My Teac X2000R R2R is the best sounding source I have. Even though it has the highest measurable noise, EVERYBODY picks tape over LP, and they all pick LP over CD. AND, Tubes over SS.
I no longer record. I listen to pre-recorded tapes, inherited, gifts, bought over 500 on ebay: sold by music labels, and recorded by individuals, and my prior recordings.
Recording is fun, but few stick with recording. New tapes can be tricky, do your research first, some shed. I have some, if you want to try recording I’ll send you a few, send me a message.
If you do not record, or find that you don’t after the initial fun: I would sell or give it away to a musician who likes analog.
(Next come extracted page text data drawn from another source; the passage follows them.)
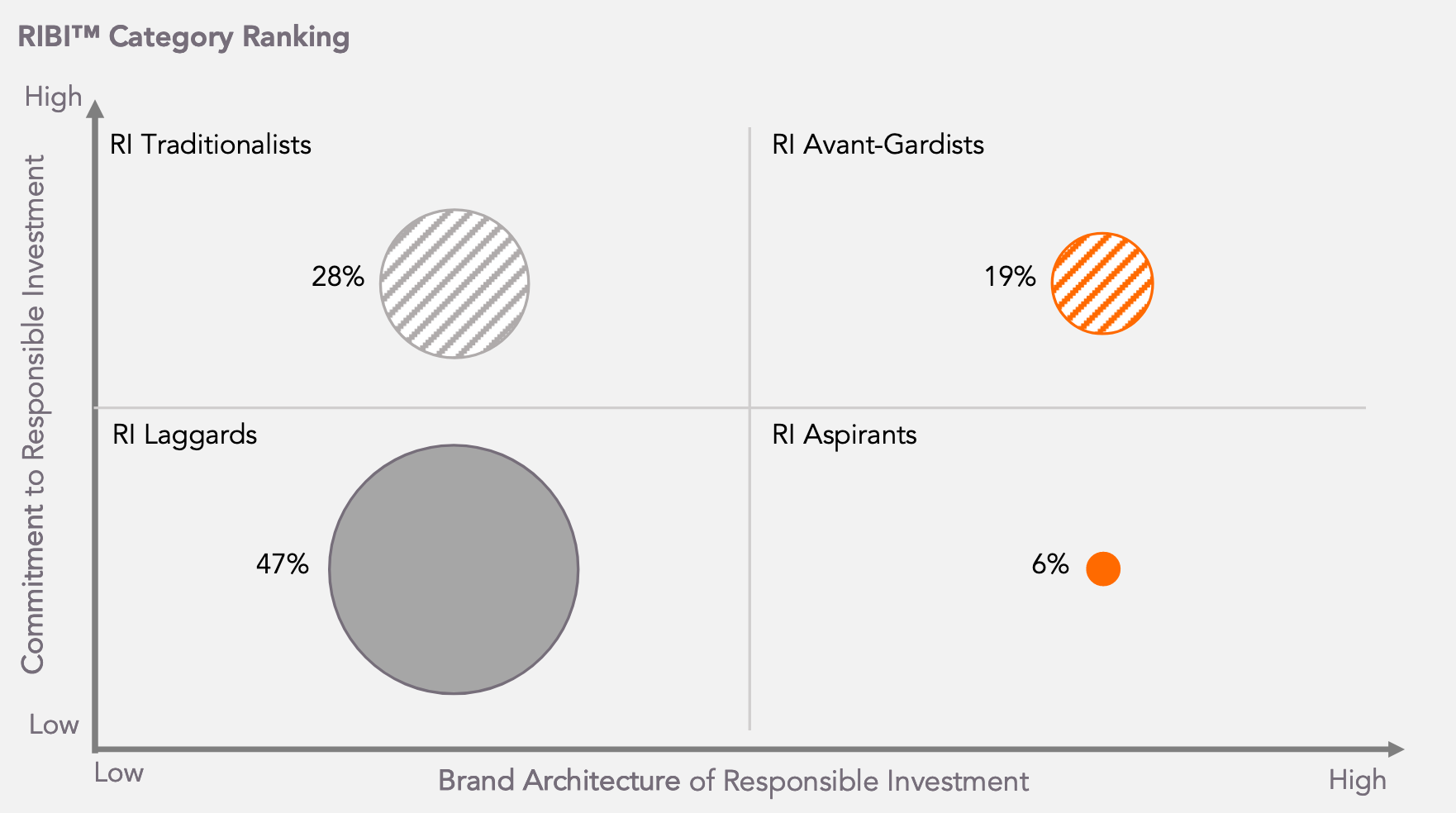 RIBI™ Category Ranking

High

Commitment to Responsible Investment

Low

RI Traditionalists

28%

RI Avant-Gardists

19%

RI Laggards

47%

RI Aspirants

6%

Low

Brand Architecture of Responsible Investment

High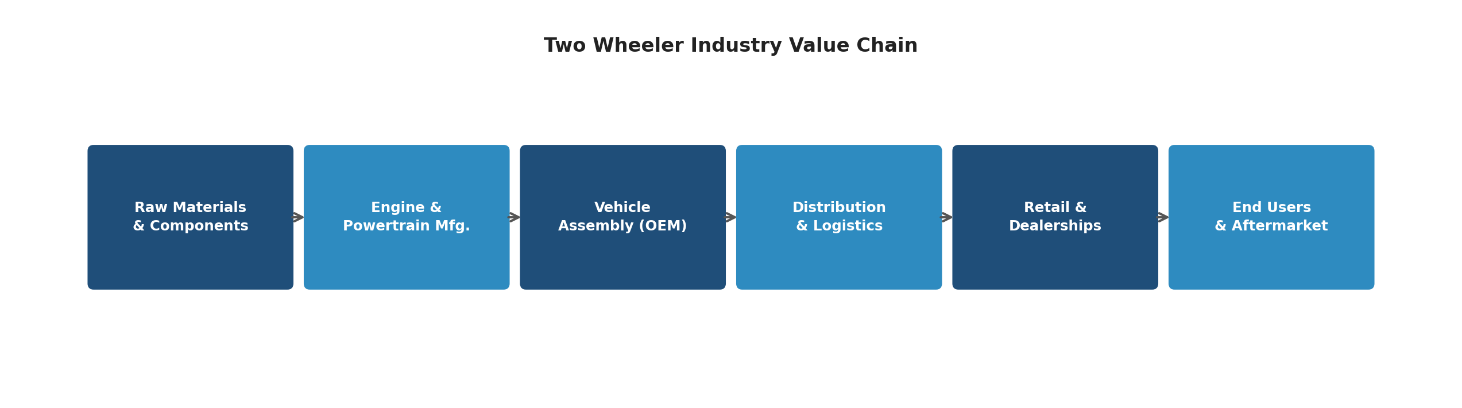 Two Wheeler Industry Value Chain

Raw Materials & Components

Engine & Powertrain Mfg.

Vehicle Assembly (OEM)

Distribution & Logistics

Retail & Dealerships

End Users & Aftermarket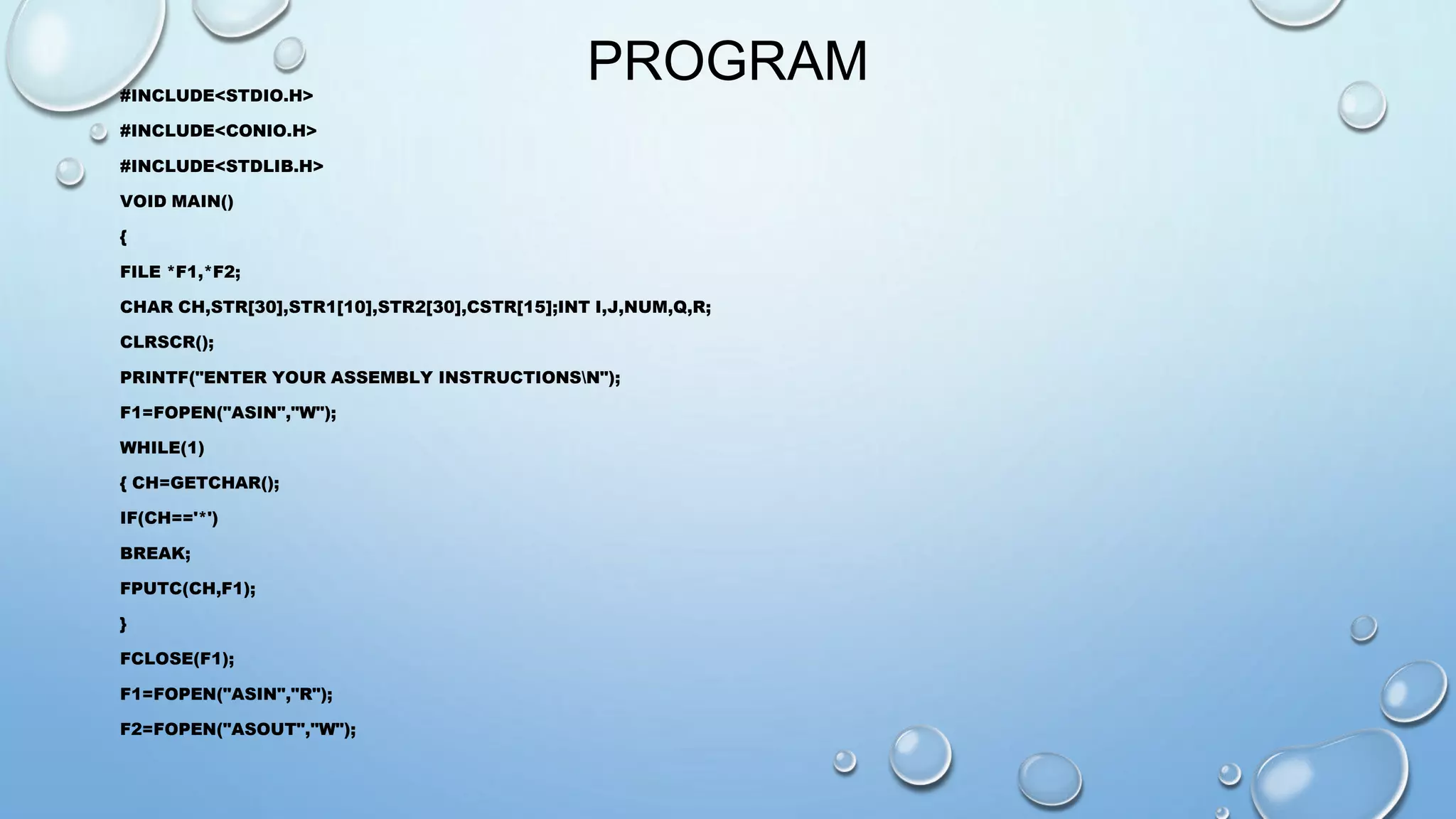 PROGRAM

#INCLUDE<STDIO.H>

#INCLUDE<CONIO.H>

#INCLUDE<STDLIB.H>

VOID MAIN()

{

FILE *F1,*F2;

CHAR CH,STR[30],STR1[10],STR2[30],CSTR[15];INT I,J,NUM,Q,R;

CLRSCR();

PRINTF("ENTER YOUR ASSEMBLY INSTRUCTIONS\N");

F1=FOPEN("ASIN","W");

WHILE(1)

{ CH=GETCHAR();

IF(CH=='*')

BREAK;

FPUTC(CH,F1);

}

FCLOSE(F1);

F1=FOPEN("ASIN","R");

F2=FOPEN("ASOUT","W");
That’s what I did with mine. They often have their own 4 forward track tapes, but no machine. IOW, it’s not a listener model.
I progressed: all Teacs, all 3 era’s: Vintage Stainless Steel with Wood sides; Beige Plastic Faceplates, plastic rear shell; Aluminum Face Plate (black or silver) plastic rear shell. ’Fake Wood’ cases are available that cover all 4 sides (open plastic back/bottom).
I had a 2 track to play my pre-recorded 2 track stereo tapes from 1956 I inherited. (two wide tracks, twice the magnetic material). This 3340S 4 forward tracks, then on to 3 head consumer 4 track: stereo forward, manually flip the tape over, stereo backwards; then to 4 track auto reverse (6 heads needed).
Most ’pro-sumer’ 4 track stereo decks (the Teacs) have 7-1/2 ips and 3-3/4 ips (no 15 ips). 7-1/2 pre-recorded tapes are best, those are my best sounding source that beat LP. 3-3/4 ips can be quite satisfactory, especially if you cannot find a title in the better speed. Or, get 3-3/4 until you find the 7-1/2 version, then sell the 3-3/4.
ALL the Teacs are built like tanks. Many, most old belts dissolve and turn to glue. Much original lube turns into glue. Capstan rollers might be ok, hardened (they make rubber restorer), or dented from leaving them against the capstan while off/stored/unused a long time. They are easily obtainable.
Happily, ALL the Teacs I have worked on only needed Mechanical work: PATIENCE, clean innards, all switches and pots contact cleaner/lubricant; all rollers off, clean, liquid bearing oil (careful: beware of/verify presence of roller’s small washers); new belts (drive and counter), lube, align reel decks, adjust brakes, only a few needed me to adjust potentiometers to get Play/Stop/Reverse/FF/FR working (if handy, not as hard as it seems, you do it while they are running, see the effects, they are inter-related, go slow, give time for the small adjustment to settle in. I’ve rebuilt motors (apart, clean motor rotors, brushes contact surfaces, new lube, bingo back to near perfect. Get a clock with a second hand, put on a full reel of tape, measure FF/FR times, that tells you about the motors
Many have heads in good shape, many lightly used. Worn heads can be expensive to replace, yours would be hard to find.
4 track stereo heads: a whole assembly with ’not too worn’ heads can be changed fairly easily if you are handy, and, I have gotten lucky, no re-alignment needed, the plate with all the pre-aligned heads simply screws on. Modular connections, hit play.
Of course, for best use, you would want alignment by a pro.
where do you live? I may have a Teac remote with like 15' long fat cord in a box downstairs, are you anywhere near New Jersey, 07062? You could try it, learn something.
I can take em apart, clean, new belts, new lube, brake/speed/rewind adjustments, physical alignments, but nothing involving the electronics.
In the service manual, are there internal fuses you can check?
I had that deck, and still have a heavy duty oak travel case for it in my crawl space under the kitchen floor.